Под вечер мы получили из штаба корпуса приказ: обоим госпиталям немедленно двинуться на юг, стать и развернуться у станции Шахе. Спешно увязывались фуры, запрягались лошади. Солнце садилось; на юге, всего за версту от нас, роями вспыхивали в воздухе огоньки японских шрапнелей, перекатывалась ружейная трескотня. Нам предстояло идти прямо туда.
Султанов, сердитый и растерянный, сидел у себя в фанзе и искал на карте станцию Шахе; это была следующая станция по линии железной дороги, но от волнения Султанов не мог ее найти. Он злобно ругался на начальство.
– Это черт знает, что такое. По закону полевые подвижные госпитали должны стоять за восемь верст от позиций, а нас посылают в самый огонь!
Было, действительно, непонятно, что могут делать наши госпитали в том аду, который сверкал и грохотал вдали.

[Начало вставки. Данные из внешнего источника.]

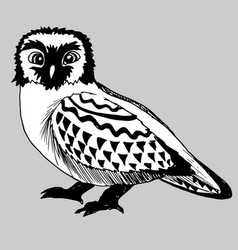 Hand drawn doodle of the owl vector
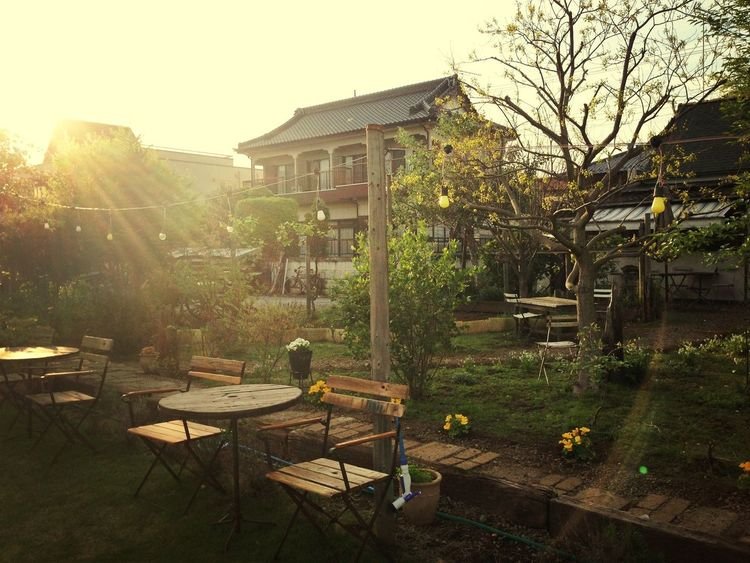 i wanna eat here with my friends in early summer Cafe Ibaraki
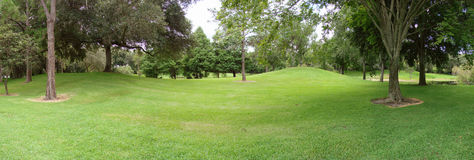 Park. Panorama of park with field in the foreground and trees royalty free stock photos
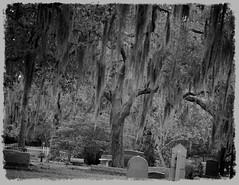 """spooky old cemetery"" (guy with cameras) Tags: old blackandwhite bw tree cemetery leaves canon dark moss sad headstone creepy spooky doom dunedin ghostly endofdays smalltownamerica dunedincemetery aperture3"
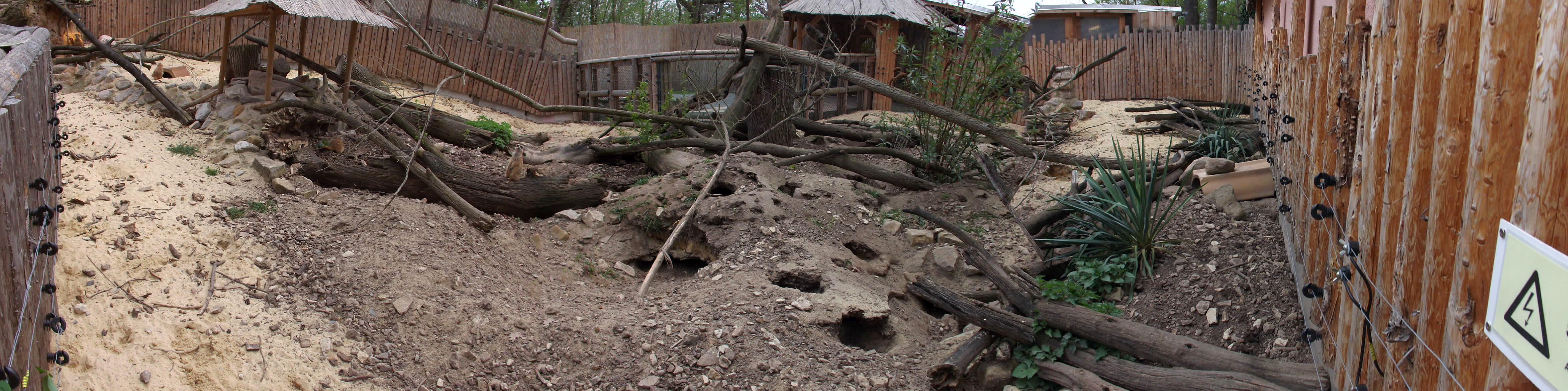 Erdmännchenanlage (Zoo Aschersleben)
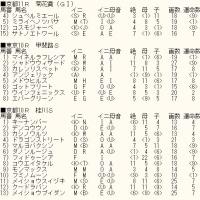 「菊花賞」未掲載4頭のカバラ暗示とWIN5対象レースのカバラ暗示付き出馬表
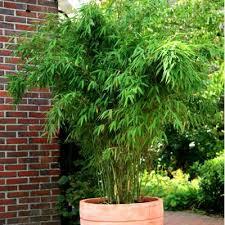 bambou fargesia jumbo idée plants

Мы, врачи, дали друг другу свои домашние адреса, чтобы, в случае смерти, известить близких.
Рвались снаряды, трещала ружейная перестрелка. На душе было жутко и радостно, как будто вырастали крылья, и вдруг стали близко понятны солдаты, просившиеся в строй. «Сестра-мальчик» сидела верхом на лошади, с одеялом вместо седла, и жадными, хищными глазами вглядывалась в меркнувшую даль, где все ярче вспыхивали шрапнели.

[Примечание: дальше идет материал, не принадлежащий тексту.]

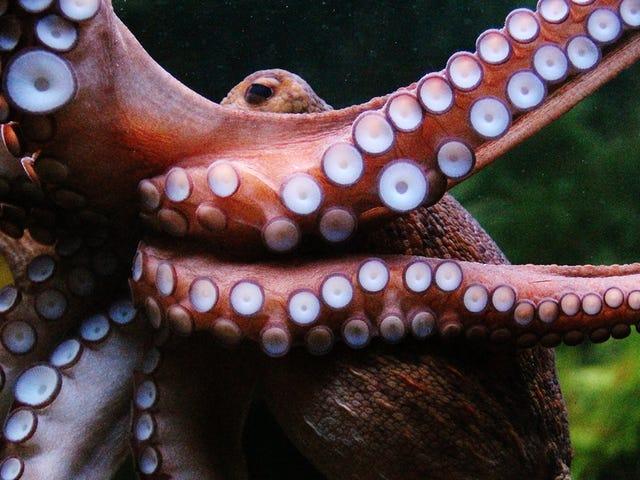 Los tentáculos de los pulpos son capaces de tomar decisiones propias sin la intervención del cerebro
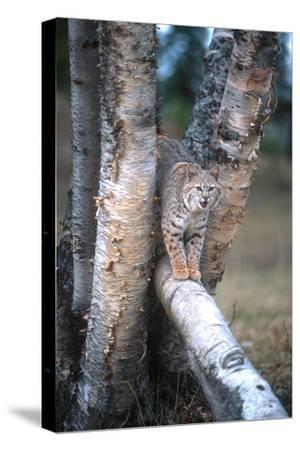 Bobcat on a Fallen Birch Limb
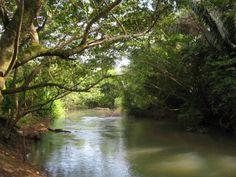 Belize jungle | The Jungles of Belize - LGBT Travel in Belize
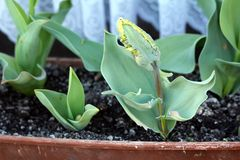 Small young jagged tulip plants with dark to light green fully closed tepals with yellow edges surrounded with pointy elongated. Small young jagged tulip plants royalty free stock images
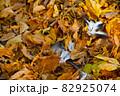 黄色の落ち葉と鳥の羽 82925074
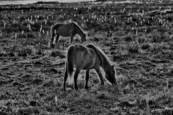 Assateague Ponies by Ron Hugo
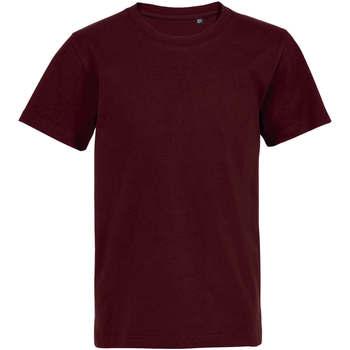 Textil Děti Trička s krátkým rukávem Sols Camiseta de niño con cuello redondo Burdeo
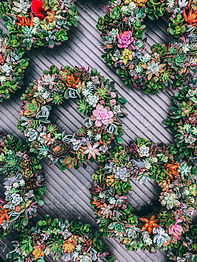 succulent wreath stock image.jpg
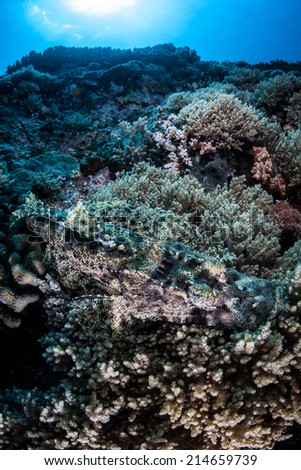 A crocodilefish (Cymbacephalus beauforti) blends into a coral reef slope in the tropical western Pacific. This ambush predator is highly camouflaged and found only in the Indo-Pacific region. - stock photo
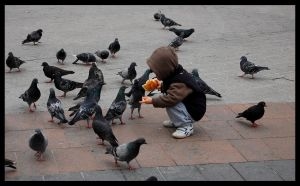 Little boy is feeding pigeons by let-me-be-yours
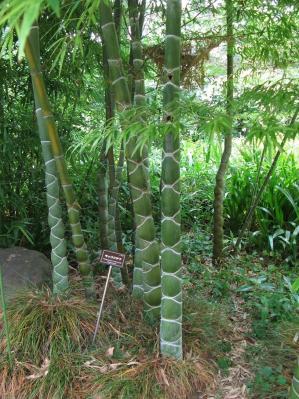 亀甲竹(キッコウチク)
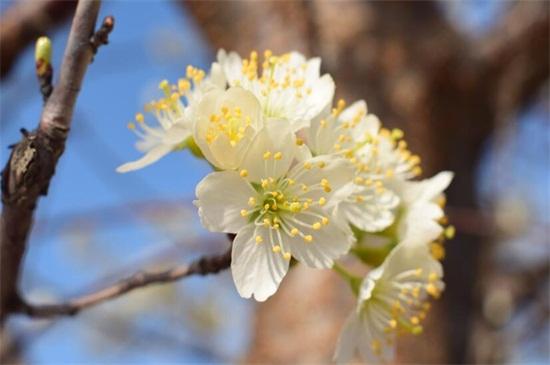 中国国花是什么花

– Неужели мы опять будем плутать и не попадем, куда нужно? – волновалась она. – Господа, убедите главного врача, чтобы он нанял проводника.
– Днем плутали, – то ли еще будет ночью! – зловеще произнес Селюков и вздохнул. – А лошади несъезженные, пугливые. Первый снаряд упадет, они весь обоз разнесут вдребезги.
Мы двинулись к железной дороге и пошли вдоль пути на юг. Валялись разбитые в щепы телеграфные столбы, по земле тянулась исковерканная проволока. Нас нагнал казак и вручил обоим главным врачам по пакету. Это был приказ из корпуса. В нем госпиталям предписывалось немедленно свернуться, уйти со станции Шахе (предполагалось, что мы уж там) и воротиться на прежнее место стоянки к станции Суятунь.
Оживленно и весело все поворотили назад. Только сестра-мальчик была огорчена и готова плакать от досады; она все обертывалась назад и горящими, жалеющими глазами поглядывала в шумевшую боем даль.
Мы разбили палатки, поужинали. Вечер был теплый и тихий-тихий. Темная дымка окутывала небосклон, звезды мутно светились. Бой не замолкал. Ночью разразилась гроза. Яростно гремел гром, воздух резали молнии. А снаряды по-прежнему со свистом неслись в темную даль; грохотали пушки, перебиваясь с грохотом грома; лихорадочно трещал ружейный огонь пачками. Небо и земля свились и крутились в грохочущем, сверкающем безумии. Под проливным дождем по дороге шли вперед темные колонны солдат, и штыки струистыми огнями вспыхивали под молниями.
* * *
И опять прошел день, и другой, и третий. Бой продолжался, а мы все стояли неразвернутыми. Что же это, наконец, забыли о нас, что ли? Но нет. На станции Угольной, на разъездах, – везде стояли полевые госпитали и тоже не развертывались. Врачи зевали, изнывали от скуки, играли в винт…
Пошли дожди, мы перебрались из палаток в китайскую фанзу. Жили тесно и неуютно. Здесь же в уголке помещались сестры; на ночь они завешивались от нас платками. Заходили из султановского госпиталя врачи и сестры, кроме племянницы Султанова Новицкой; она безвыходно сидела в своей фанзе. Зато очень часто забегала Зинаида Аркадьевна. Изящно одетая, кокетничая своим белоснежным фартуком с красным крестом, она рассказывала, что тогда-то у них обедал начальник такой-то дивизии, тогда-то заезжал «наш милый Леонид Николаевич (корпусный командир)». Зинаида Аркадьевна вспоминала о Москве и глубоко вздыхала.